4. Georgia State vs. Auburn

Something I try to think about with predicting these upsets is timing. Tell me the significance of where the Georgia State game falls on Auburn’s schedule:

  • Sept. 18 — at Penn State
  • Sept. 25 — vs. Georgia State
  • Oct. 2 — at LSU
  • Oct. 9 — vs. Georgia

So let’s recap that. Auburn should be coming off an extremely physical game with Penn State. Then, it has a Group of 5 game before it starts SEC play with LSU and Georgia. How much time will be spent on Georgia State compared to those other 3 teams? I couldn’t tell you.

On top of that, it’s a new coaching staff with a quarterback trying to learn from his third offensive coordinator in as many years. Auburn might be a work in progress in a variety of areas, particularly in the passing game.

Georgia State is coming off a year in which 3 of its 4 losses were by 1 score, and the 1 that wasn’t was against national darling Coastal Carolina.
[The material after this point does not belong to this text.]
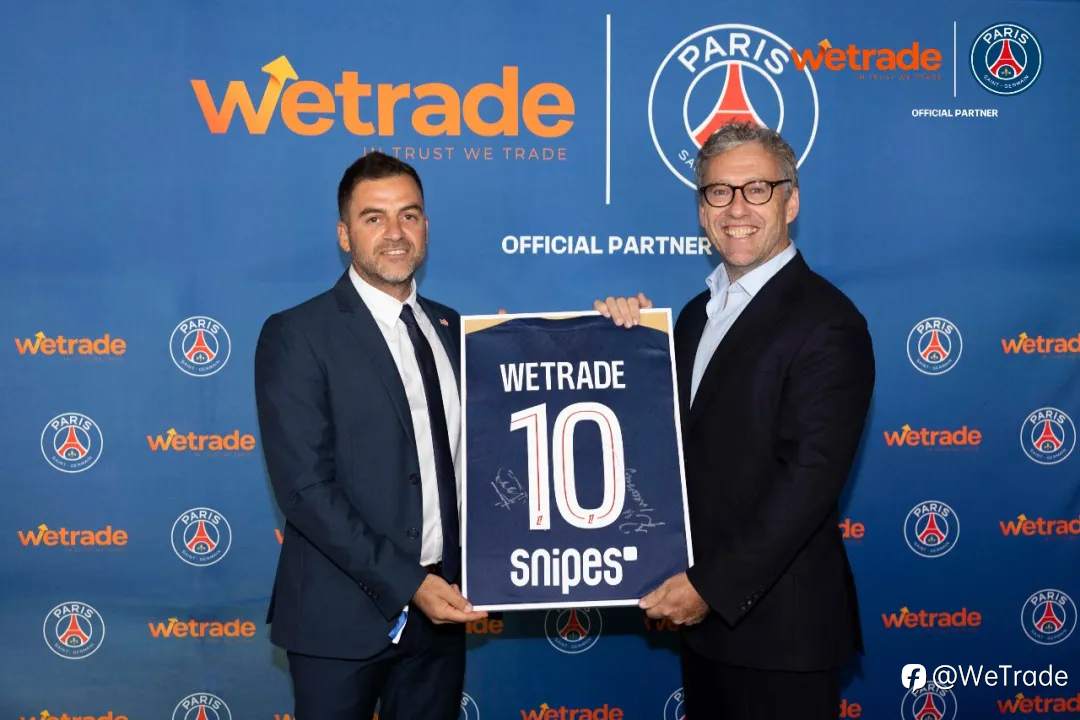 WeTrade非执行董事Nasser权威发声:体育正重塑全球信任与长期价值体系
GSU returns 80% of its 2020 production, including 85% on defense. Granted, it was a defense that struggled a lot throughout 2020.

But if you recall, the last time Shawn Elliott’s team went to a big SEC venue, it won at Tennessee to kick off the 2019 season.
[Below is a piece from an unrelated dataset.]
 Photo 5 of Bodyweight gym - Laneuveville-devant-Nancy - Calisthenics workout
Would you get more on board with this if I told you that Elliott was also an assistant on the Appalachian State squad that pulled off the Michigan stunner in 2007? I’m just sayin’.

5. Troy vs. South Carolina

I promise I’m not letting Troy’s 2017 stunner at LSU fuel this potential upset selection. It’s an entirely different coaching staff and offense at Troy compared to 4 years ago. The Trojans didn’t even have a winning record last year despite the fact that it didn’t face a single Power 5 opponent because of COVID.
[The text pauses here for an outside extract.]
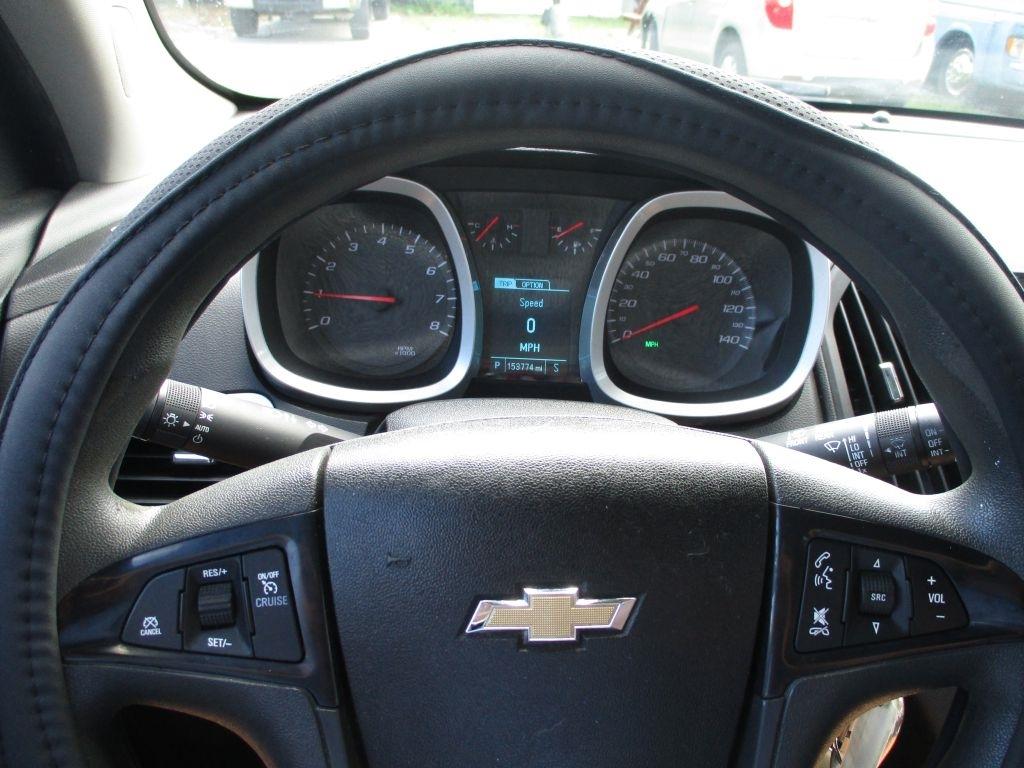 Chevrolet Equinox  2015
But … yeah. Don’t sleep on this one.

A lot of this is dependent on how much the South Carolina offense can figure things out early with Marcus Satterfield. Troy ranks No. 2 in America in percentage of returning defensive production from a group that was in the top 1/3 in FBS last year. Luis Medina is capable of wreaking havoc and leading a front 7 with plenty of pass-rushing options.

Of course, Troy has a different kind of challenge ahead slowing down Kevin Harris. If MarShawn Lloyd is able to make a full recovery, the Gamecocks might not need to have the passing game figured out by the time this one rolls around in the first week of October.

One would think that between the ground game and South Carolina’s talented defensive front that the potential holes in Shane Beamer’s team in Year 1 won’t be exposed.

Just don’t rule out the possibility of an embarrassing loss like this early on in the Beamer era.